Galdós murió en Madrid, cuyos habitantes en infinidad de veces describió, el 4 de Enero de 1920, ciego y pobre, pero vitoreado por sus residentes. Ese día su cuerpo inerte que yacía en su domicilio envuelto en la bandera española, salió de su hogar para dirigirse solemnemente al cementerio de la Almudena, acompañado por más de 20.000 madrileños.

Serán posteriormente los intelectuales de la generación del 14 (Ramón Pérez de Ayala, Madariaga) quienes más datos nos aportarán sobre la vida de Don Benito y su carácter singular: enamoradizo, dadivoso y desprendido por igual.
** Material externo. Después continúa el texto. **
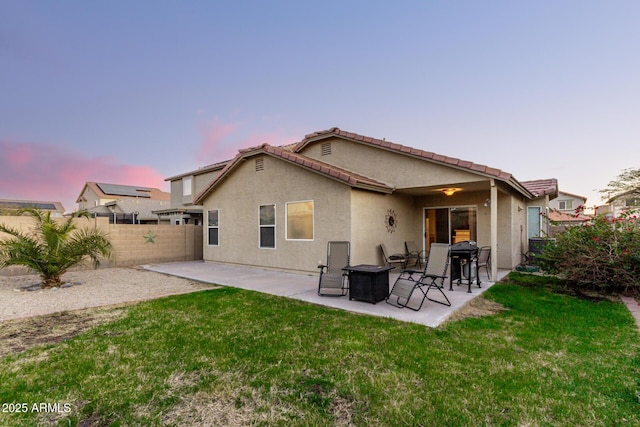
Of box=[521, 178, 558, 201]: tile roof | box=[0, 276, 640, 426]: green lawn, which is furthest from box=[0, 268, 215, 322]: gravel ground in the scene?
box=[521, 178, 558, 201]: tile roof

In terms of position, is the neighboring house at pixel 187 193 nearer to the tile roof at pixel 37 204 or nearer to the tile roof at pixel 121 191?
the tile roof at pixel 121 191

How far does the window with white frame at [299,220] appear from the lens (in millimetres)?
10289

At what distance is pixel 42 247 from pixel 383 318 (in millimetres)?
9611

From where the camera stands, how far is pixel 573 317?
5.61 metres

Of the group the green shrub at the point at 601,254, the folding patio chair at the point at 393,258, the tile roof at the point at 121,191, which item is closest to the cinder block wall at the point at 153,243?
the folding patio chair at the point at 393,258

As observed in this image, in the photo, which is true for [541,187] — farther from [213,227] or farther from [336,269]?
[213,227]

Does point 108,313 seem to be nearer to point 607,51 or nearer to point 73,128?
point 73,128

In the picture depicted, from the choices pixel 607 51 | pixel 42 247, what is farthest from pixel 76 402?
pixel 607 51

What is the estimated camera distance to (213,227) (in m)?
13.9

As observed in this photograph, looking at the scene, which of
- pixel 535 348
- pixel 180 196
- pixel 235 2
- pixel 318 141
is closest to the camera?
pixel 535 348

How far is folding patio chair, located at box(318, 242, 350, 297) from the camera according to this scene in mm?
7250

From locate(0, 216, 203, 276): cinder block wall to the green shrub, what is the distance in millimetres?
14184

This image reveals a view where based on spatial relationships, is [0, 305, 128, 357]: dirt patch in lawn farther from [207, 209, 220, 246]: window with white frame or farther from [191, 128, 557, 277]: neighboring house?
[207, 209, 220, 246]: window with white frame

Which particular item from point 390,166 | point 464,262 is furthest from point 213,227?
point 464,262
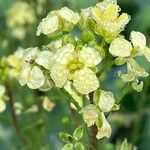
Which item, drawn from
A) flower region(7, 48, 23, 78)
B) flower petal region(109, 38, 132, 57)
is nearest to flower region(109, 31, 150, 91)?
flower petal region(109, 38, 132, 57)

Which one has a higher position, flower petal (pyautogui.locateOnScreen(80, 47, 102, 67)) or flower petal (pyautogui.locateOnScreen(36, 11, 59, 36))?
flower petal (pyautogui.locateOnScreen(36, 11, 59, 36))

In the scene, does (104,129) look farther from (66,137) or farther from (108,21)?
(108,21)

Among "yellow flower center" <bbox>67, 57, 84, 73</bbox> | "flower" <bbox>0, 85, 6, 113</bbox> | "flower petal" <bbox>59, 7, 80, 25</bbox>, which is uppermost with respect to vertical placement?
"flower petal" <bbox>59, 7, 80, 25</bbox>

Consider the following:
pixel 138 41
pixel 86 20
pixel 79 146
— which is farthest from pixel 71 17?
pixel 79 146

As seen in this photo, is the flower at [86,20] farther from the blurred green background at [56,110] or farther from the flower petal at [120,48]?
the blurred green background at [56,110]

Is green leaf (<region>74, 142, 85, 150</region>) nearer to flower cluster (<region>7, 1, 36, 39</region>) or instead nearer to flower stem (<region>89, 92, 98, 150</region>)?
flower stem (<region>89, 92, 98, 150</region>)

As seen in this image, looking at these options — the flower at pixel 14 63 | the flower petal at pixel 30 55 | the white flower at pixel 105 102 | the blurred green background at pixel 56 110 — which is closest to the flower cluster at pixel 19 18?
the blurred green background at pixel 56 110

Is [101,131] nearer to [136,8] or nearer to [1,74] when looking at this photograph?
[1,74]

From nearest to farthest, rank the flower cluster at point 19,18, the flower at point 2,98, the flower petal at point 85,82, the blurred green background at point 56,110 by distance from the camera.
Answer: the flower petal at point 85,82 < the flower at point 2,98 < the blurred green background at point 56,110 < the flower cluster at point 19,18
“En una ocasión don Gabino Pérez, su editor, le quiso comprar en firme sus derechos literarios de las dos primeras series de los Episodios nacionales por quinientas mil pesetas, una fortuna entonces. Don Benito replicó: «Don Gabino, ¿vendería usted un hijo?». Y, sin embargo, don Benito no sólo no disponía jamás de un cuarto, sino que había contraído deudas enormes. Las flaquezas con el pecado del amor son pesadas gabelas. Pero éste no era el único agujero por donde el diablo le llevaba los caudales, sino, además, su dadivosidad irrefrenable, de que luego hablaré. En sus apuros perennes acudía, como tantas otras víctimas, al usurero. Era cliente y vaca lechera de todos los usureros y usureras madridenses, a quienes, como se supone, había estudiado y cabalmente conocía en la propia salsa y medio típico, con todas sus tretas y sórdida voracidad. ¡Qué admirable cáncer social para un novelista! (Léase su Fortunata y Jacinta y la serie de los Torquemadas). Cuando uno de los untuosos y quejumbrosos prestamistas le presentaba a la firma uno de los recibos diabólicos en que una entrega en mano de cinco mil pesetas se convierte, por arte de encantamiento, con carácter de documento ejecutivo o pagaré al plazo de un año, en una deuda imaginaria de cincuenta mil pesetas, don Benito tapaba con la mano izquierda el texto, sin querer leerlo, y firmaba resignadamente. Los intereses de la deuda ficticia así contraídos le llevaban casi todo lo que don Benito debía recibir por liquidaciones mensuales de la venta de sus libros. Muy pocos años antes de la muerte de don Benito, un periodista averiguó por esto su precaria situación económica y la hizo pública, con que se suscitó un movimiento general de vergüenza, simpatía y piedad(…). A principios de mes acudían a casa de don Benito, o bien le acechaban en las acostumbradas calles, atajándole al paso, copiosa y pintoresca colección de pobres gentes, dejadas de la mano de Dios; pertenecían a ambos sexos y las más diversas edades, muchos de ellos de semblante y guisa asaz sospechosos; todos, de vida calamitosa, ya en lo físico, ya en lo moral, personajes cuyas cuitas no dejaba de escuchar evangélicamente(…). Don Benito se llevaba sin cesar la mano izquierda al bolsillo interno de la chaqueta, sacaba esos papelitos mágicos denominados billetes de banco, que para él no tenían valor ninguno sino para ese único fin, y los iba aventando.”

Ramón Pérez de Ayala, «Más sobre Galdós», en Divagaciones literarias, Madrid: Biblioteca Nueva, 1958, pp. 162–163.